→ Texto para leitura
....

O Assassinato de Glauber Rocha

Em agosto de 1981 o Brasil perdia Glauber Rocha, vítima de pneumonia em um hospital de Portugal. Na época a extinta revista Careta fez uma ampla reportagem sobre o acontecido. O jornalista Tarso de Castro era amigo pessoal de Glauber, por isso a revista foi quase toda dedicada a ele. A chamada de capa, destacada ao lado, trazia como título O Assassinato de Glauber Rocha.
Abaixo o texto emocionado do jornalista falando do amigo:

"É muito estranho escrever sobre a morte de Glauber Rocha. É muito estranho escrever sobre a morte de um amigo. Portanto, é difícil começar esse artigo. Difícil e fácil porque, na verdade, nada está morto em Glauber - o que está morto é um pedaço do Brasil; morto Glauber, assassinado, morreu de todos nós um pouco. Que se fodam os respeitáveis, os do poder; ele foi tão grande que nenhum deles poderia engraxar-lhe os sapatos.
Eu queria dizer-lhes o seguinte: vocês nunca foram nada, não são nada, nunca serão nada. Nem deixarão nada, nada parecido com o que ele deixou.
Morremos de rir de vocês.
Ele foi envenenado pelo colonialismo português. Explico: deixaram-lhe bacilos e germes a invadir-lhe o sangue. Morto pelo Hospital CUF de Portugal.
Se estou louco?
Estou. De dor. De dor pelo assassinato de Glauber e pelo nosso próprio assassinato. Pobre de um país que já se chamou Brasil e que não consegue absorver seu melhor filho. Que foi a luz mais luminosa de uma possível manhã que é turvada pela nuvem de dezoito anos, nojenta nuvem que não o tolerou quando ele - que sempre foi o maior, melhor, mais digno - ofereceu-lhe tolerância, contra tudo e contra todos. Deus, quantos criticaram Glauber. E, depois, qual deles soube morrer, pagar até o fim?
À merda a farda de Zé Celso Martinez Correa e seus asseclas. À merda os salvadores da pátria que a tranformaram em palavra iniciada em letra minúscula. Glauber deu-lhes a última chance de se perfilar dignamente: foi quando passou deitado e sorrindo em seu caixão."

Na revista, acima desse artigo havia uma cópia da certidão de óbito de Glauber, e o texto termina assim:
"Acima está o certificado de óbito. Falta a verdadeira Causa Mortis. Se chama Brasil."

....

→ Trecho dos dados
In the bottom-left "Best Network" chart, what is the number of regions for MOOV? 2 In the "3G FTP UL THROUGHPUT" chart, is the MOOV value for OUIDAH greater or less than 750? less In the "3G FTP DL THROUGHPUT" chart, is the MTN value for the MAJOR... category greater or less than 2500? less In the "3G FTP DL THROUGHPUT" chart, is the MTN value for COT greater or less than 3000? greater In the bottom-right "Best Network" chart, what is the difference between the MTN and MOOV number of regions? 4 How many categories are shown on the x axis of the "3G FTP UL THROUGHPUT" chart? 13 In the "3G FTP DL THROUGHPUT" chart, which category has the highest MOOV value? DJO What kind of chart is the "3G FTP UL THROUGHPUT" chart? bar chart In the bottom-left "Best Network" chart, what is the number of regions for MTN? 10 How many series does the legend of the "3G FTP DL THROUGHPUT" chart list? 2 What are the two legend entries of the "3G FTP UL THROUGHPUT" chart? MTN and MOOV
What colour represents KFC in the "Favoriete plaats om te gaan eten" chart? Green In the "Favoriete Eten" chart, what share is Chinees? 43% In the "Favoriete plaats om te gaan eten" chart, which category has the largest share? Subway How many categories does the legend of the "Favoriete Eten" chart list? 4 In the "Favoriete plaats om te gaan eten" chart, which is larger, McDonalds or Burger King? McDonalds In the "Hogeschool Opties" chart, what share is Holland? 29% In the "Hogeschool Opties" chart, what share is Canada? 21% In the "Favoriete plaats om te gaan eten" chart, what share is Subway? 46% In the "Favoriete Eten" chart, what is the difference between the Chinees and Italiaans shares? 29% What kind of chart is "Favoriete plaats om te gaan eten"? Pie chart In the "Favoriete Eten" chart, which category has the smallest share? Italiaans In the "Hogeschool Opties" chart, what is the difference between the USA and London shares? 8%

....

→ Exercícios
- a) Responda, com base no texto sobre Glauber Rocha:
(i) Em que mês e ano o Brasil perdeu Glauber Rocha?
(ii) Qual título trazia a chamada de capa da revista Careta?
(iii) O que havia na revista acima do artigo do jornalista?
- b) Devolva sem alterações o trecho do texto sobre Glauber Rocha que começa nas palavras "Eu queria dizer-lhes" e termina depois de "pagar até o fim?".
- c) Que pessoas são mencionadas pelo nome no texto sobre Glauber Rocha?
Os dados constituem um material à parte, sem relação com o texto sobre Glauber Rocha.

→ Respostas dos exercícios
- a)
(i) Em agosto de 1981.
(ii) O Assassinato de Glauber Rocha.
(iii) Uma cópia da certidão de óbito de Glauber.

- b)
Eu queria dizer-lhes o seguinte: vocês nunca foram nada, não são nada, nunca serão nada. Nem deixarão nada, nada parecido com o que ele deixou.
Morremos de rir de vocês.
Ele foi envenenado pelo colonialismo português. Explico: deixaram-lhe bacilos e germes a invadir-lhe o sangue. Morto pelo Hospital CUF de Portugal.
Se estou louco?
Estou. De dor. De dor pelo assassinato de Glauber e pelo nosso próprio assassinato. Pobre de um país que já se chamou Brasil e que não consegue absorver seu melhor filho. Que foi a luz mais luminosa de uma possível manhã que é turvada pela nuvem de dezoito anos, nojenta nuvem que não o tolerou quando ele - que sempre foi o maior, melhor, mais digno - ofereceu-lhe tolerância, contra tudo e contra todos. Deus, quantos criticaram Glauber. E, depois, qual deles soube morrer, pagar até o fim?

- c) Glauber Rocha; Tarso de Castro; Zé Celso Martinez Correa.